1) Food: Their stomach is the size of their eye so feed 2-3 pieces of food/day & fast 1 day/wk. Flakes, pellets & freeze dried food have lots of filler they can't digest that can cause bloating issues in sensitive & old bettas. If you feed pellets soak them in water before feeding or they'll expand in his stomach & can cause digestive issues. Frozen foods like brine shrimp, bloodworms, mosquito larvae & glassworms are much more nutritious & easier to digest. & are @ Petco/PetSmart, for $4-5/slab/bubble pack. And yes, get rid of the feeding ring: it's liekly either polluting his water & making him ill or affecting his SB or he's overeating, which is also an SB cause.

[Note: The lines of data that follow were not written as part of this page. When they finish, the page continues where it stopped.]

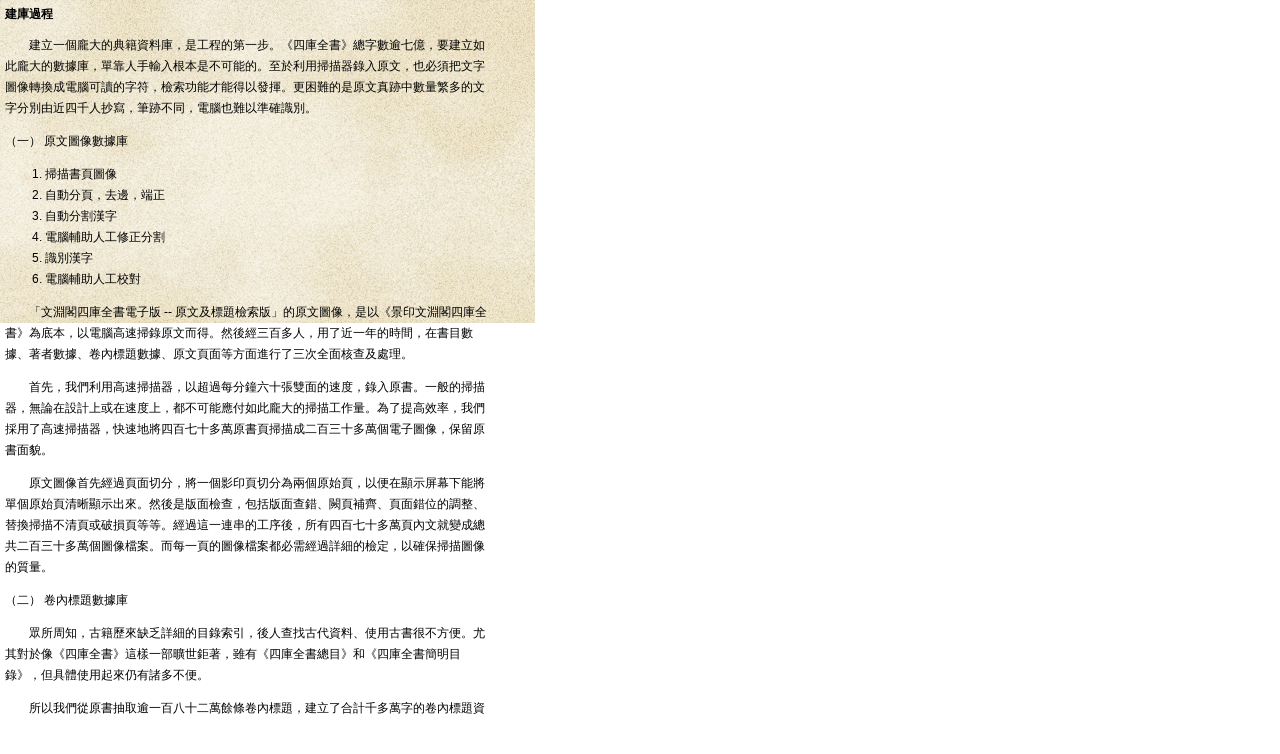

--- FILE ---
content_type: text/html; charset=utf-8
request_url: http://www.sikuquanshu.com/project/database.aspx
body_size: 6431
content:
<html>
<script language=javascript>
function onsubpageload()
{
this.parent.heading.src = "../Html/Big5/project/images/database_heading.jpg";
this.parent.Main.FramePage.value = "database";
}
onsubpageload();
</script>
<head>
<meta http-equiv="Content-Type" content="text/html; charset=utf-8">
<title>四庫全書</title>
<STYLE type="text/css">
<!--
BODY {
	scrollbar-face-color: transparent;
	scrollbar-highlight-color: transparent;
	scrollbar-3dlight-color: transparent;
	scrollbar-darkshadow-color: transparent;
	scrollbar-shadow-color: transparent;
	scrollbar-arrow-color: 397985;
	scrollbar-track-color: transparent;
	margin-left: 0px;
	margin-top: 0px;
	margin-right: 0px;
	margin-bottom: 0px;
}
-->
</STYLE>

<link href="../Html/Big5/style.css" rel="stylesheet" type="text/css">
</head>

<body class="iframe_bg" leftmargin="0" topmargin="0" marginwidth="0" marginheight="0" bgcolor="#FFFFFF">


<!DOCTYPE HTML PUBLIC "-//W3C//DTD HTML 4.0 Transitional//EN" >
<HTML>
	<HEAD>
		<title>Database</title>
		<meta name="GENERATOR" Content="Microsoft Visual Studio 7.0">
		<meta name="CODE_LANGUAGE" Content="C#">
		<meta name="vs_defaultClientScript" content="JavaScript">
		<meta name="vs_targetSchema" content="http://schemas.microsoft.com/intellisense/ie5">
	</HEAD>
	<body MS_POSITIONING="GridLayout">
		<form name="Database" method="post" action="database.aspx" id="Database">
<input type="hidden" name="__VIEWSTATE" value="dDwtNjU0MzcyMTk1Ozs+mRiUPg4dbhzYnFIaODxAxPcI2oM=" />

		</form>
	</body>
</HTML>
<table width="500" border="0" cellpadding="0" cellspacing="5" class="txt_black">
  <tr>
    <td class="txt" valign="top"><p class="txtB_black">建庫過程</p>
    <p>　　建立一個龐大的典籍資料庫，是工程的第一步。《四庫全書》總字數逾七億，要建立如此龐大的數據庫，單靠人手輸入根本是不可能的。至於利用掃描器錄入原文，也必須把文字圖像轉換成電腦可讀的字符，檢索功能才能得以發揮。更困難的是原文真跡中數量繁多的文字分別由近四千人抄寫，筆跡不同，電腦也難以準確識別。</p>
    <p class="txt14">（一） 原文圖像數據庫 </p>
      <ol>
        <li> 掃描書頁圖像</LI>
        <li>自動分頁，去邊，端正 </li>
        <li>自動分割漢字 </li>
        <li>電腦輔助人工修正分割</li>
        <li>識別漢字</LI>
        <li>電腦輔助人工校對</li>
      </ol>
      <p>　　「文淵閣四庫全書電子版 -- 原文及標題檢索版」的原文圖像，是以《景印文淵閣四庫全書》為底本，以電腦高速掃錄原文而得。然後經三百多人，用了近一年的時間，在書目數據、著者數據、卷內標題數據、原文頁面等方面進行了三次全面核查及處理。</p>
      <p>　　首先，我們利用高速掃描器，以超過每分鐘六十張雙面的速度，錄入原書。一般的掃描器，無論在設計上或在速度上，都不可能應付如此龐大的掃描工作量。為了提高效率，我們採用了高速掃描器，快速地將四百七十多萬原書頁掃描成二百三十多萬個電子圖像，保留原書面貌。</p>
      <p>　　原文圖像首先經過頁面切分，將一個影印頁切分為兩個原始頁，以便在顯示屏幕下能將單個原始頁清晰顯示出來。然後是版面檢查，包括版面查錯、闕頁補齊、頁面錯位的調整、替換掃描不清頁或破損頁等等。經過這一連串的工序後，所有四百七十多萬頁內文就變成總共二百三十多萬個圖像檔案。而每一頁的圖像檔案都必需經過詳細的檢定，以確保掃描圖像的質量。</p>
      <p class="txt14">（二） 卷內標題數據庫</p>
      <p>　　眾所周知，古籍歷來缺乏詳細的目錄索引，後人查找古代資料、使用古書很不方便。尤其對於像《四庫全書》這樣一部曠世鉅著，雖有《四庫全書總目》和《四庫全書簡明目錄》，但具體使用起來仍有諸多不便。</p>
      <p>　　所以我們從原書抽取逾一百八十二萬餘條卷內標題，建立了合計千多萬字的卷內標題資料庫。突破了原文真跡（圖形）不可檢索的限制﹔同時亦突破了原書目錄可檢索到書目的限制。</p>
      <p>　　卷內標題是將原文的著者名、書名、卷首、卷尾、篇名、章名、序言、跋語、文中圖表等抽取製作而成的數據。 「標題版」共收卷內標題一百八十二萬零七百二十六條。</p>
      <p>經部: 十三萬二千一百八十三條<br>
        史部: 十八萬四千四百零三條<br>
        子部: 三十五萬六千四百八十一條<br>
        集部: 一百一十三萬一千一百條<br>
        附錄: 一萬六千五百五十九條 (總目、簡明目錄及考證)</p>
      <p class="txt14">（三） 漢字字符數據庫</p>
      <p>　　利用掃描器錄入的只是原書頁的電子圖像，必須將內文轉換成電腦可讀的編碼字符，全文檢索功能才能得以發揮，達到檢索到單字的程度。問題是原文真跡中數量繁多的文字分別由四千多人抄寫，筆跡不同，風格各異，更用大小不同的字體，一般的電腦軟件根本不能準確識別。因此，我們與北京清華大學計算機系，合作開發了一套OCR光學字符識別系統，利用OCR技術來識別每一個漢字，建立逾七億漢字的中文字符──字跡資料庫，為日後中文典籍電子化奠定了堅實的基礎。</p>
      <p>　　首先，為了讓電腦能正確地識別原書中每個人手抄寫的漢字圖像，必須要利用好幾種計算方法分析版面，把每個漢字一一分割開來。
        由於人手抄寫時往往會造成字與字的交錯重疊，電腦所做的分割偶然也會出現錯誤，因此必須經過校對過程，併由操作員利用電腦軟件將這些錯誤糾正過來。</p>
      <p>　　幾台電腦日以繼夜地進行復雜的運算，以每秒鐘十四個字以上的高速，逐字識別出百分之九十以上的文字。校對人員利用電腦輔助的校對軟件，從各個角落，用多種方法對照原文，快速而正確地校對與補充輸入。<br>
      </p></td>
  </tr>
</table>
</body>
</html>

		<!-- END OF FOOTER -->


--- FILE ---
content_type: text/css
request_url: http://www.sikuquanshu.com/Html/Big5/style.css
body_size: 2065
content:
@font-face {
    font-family: "My Custom Font";
    src: url(http://www.skqs.com/font/FZKaiT_4.woff) format("woff"),
	url(http://www.skqs.com/font/FZKaiT_4.TTF) format("truetype");
}

@charset "utf-8";
.iframe_bg {
	background-attachment: fixed;
	background-image: url(images/iframe_bg.jpg);
	background-repeat: no-repeat;
}
.txtB_black {
	font-size: 12px;
	color: #000000;
	font-weight: bold;
	line-height: 150%;
	font-family: Arial, Helvetica, sans-serif, "新細明體";
}
.txt_black {
	font-size: 12px;
	color: #000000;
	line-height: 180%;
	font-family: Arial, Helvetica, sans-serif, "新細明體";
	font-style: normal;
}
.txtB_black_subhead {
	font-size: 14px;
	font-weight: bold;
	color: #000000;
	line-height: 180%;
	font-family: Arial, Helvetica, sans-serif, "新細明體";
}
.alpha_bg {
	background-image: url(images/alpha_bg.gif);
	background-repeat: repeat;
}
.iframe_bg_right {

	background-attachment: fixed;
	background-image: url(images/iframe_bg_right.jpg);
	background-repeat: no-repeat;
}
.txtB_red {

	font-size: 12px;
	color: #86403E;
	font-weight: bold;
	line-height: 150%;
	font-family: Arial, Helvetica, sans-serif, "新細明體";
}
.pop_bg {

	background-attachment: fixed;
	background-image: url(images/pop_bg.jpg);
	background-repeat: repeat;
}
.newsiframe_bg1 {
	background-attachment: fixed;
	background-image: url(images/news_frame_bg1.jpg);
	background-repeat: no-repeat;
}
.newsiframe_bg2 {

	background-attachment: fixed;
	background-image: url(images/news_frame_bg2.jpg);
	background-repeat: no-repeat;
}
.txtB_Red_subhead {
	font-size: 14px;
	font-weight: bold;
	color: #990000;
	line-height: 180%;
	font-family: Arial, Helvetica, sans-serif, "新細明體";
}
.txt_black2 {

	font-size: 12px;
	color: #000000;
	line-height: normal;
	font-family: Arial, Helvetica, sans-serif, "新細明體";
}

.customfont {
	font-size: 12px;
	color: #000000;
	line-height: 180%;
	font-family: "My Custom Font", Verdana, Tahoma;
	font-style: normal;
}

2) Constipation: Get a frozen pea (w/o salt as an ingredient since it retains water), put it in a cup w/water, microwave it for 2 min., deshell it, then feed some of the innards on a toothpick. If she's better a few hours to a day later she was constipated.
3) Bettas are tropical fish & need water @ a steady 78 degrees. Cooler temps. cause color loss, clamped fins, lethargy, digestive issues, loss of appetite, stress, illness &/or death. 1-gallon (7.5 or 10 watt heater @ PetSmart and PetCo), 2.5-3 gallons: 25 watt heater (@ most pet stores), 5 gallons: 50 watt heater (@ most pet stores).
4) Water changes remove ammonia, which is toxic & forms in water from uneaten food, waste, his breathing. It's colorless & odorless so you can't tell if the water's ok by seeing if it "looks clean." For uncycled 100% water change tanks: 1 gallon: change 100% of the water (& rinse off plants, gravel, take the fish out, etc.) every other day; 2.5-3 gallons 2-3 times/week; 5 gallons 1-2 x's/week. Many people say not to change all the water but w/uncycled tanks you MUST; otherwise the toxic ammonia levels continually rise; since you're leaving some water in @/every water change the % of ammonia in the water also rises each time. Any Ammonia is enough to stress, sicken or kill fish, so none is the only ok amount. If it's cycled, change 10-25% of the water (the exact amount is determined by your tank's water test kit results) & vacuum 1/3 of the gravel 1x/week.
5) Some develop it @ the end of their lifespan.
6) SB can be caused by bacteria due to cold or bad water quality. Kanaplex/Kanamycin is best for infections & easiest on fish so order it online (Ebay's less $ but ask about exp. date before ordering). For now get Jungle Fungus Eliminator or Clear @ PetCo/PetSmart. If you can't find either get Maracyn 1 and 2 (yes, both, since each only treats one type of infection) @ any pet store. Maracyns are recommended least because they've been so overused they often don't treat current infections. Do a 100% water change before adding the med if his tank is not cycled; if it's cycled take out the carbon since its removes meds & do a 10-25% water change (the amt. you change weekly). Treat daily for 3 days (do a 100% water change each day before adding meds for uncycled tanks; follow package instructions for cycled tanks). Retreat if necessary for another 3 days. Wait 20 minutes after doing a water change before adding meds, sooner dilutes them.
SB can be permanent. If it is, he's not in pain or suffering even if it bothers you & it won't kill him. It's unpredictable: he may have a few good days/week or a few good hours/day or have it for good. Make sure you have a few items she can anchor herself under if he wants so he can feel secure even if he can't really swim.
I'm not an expert but have been rescuing sick, injured, old, handicapped bettas from Wal-Mart, PetSmart, etc. for five years. Because most vets don't do much with fish I had to learn through research & experience. I've gotten pretty good at diagnosing things because I've seen most betta health issues at this point.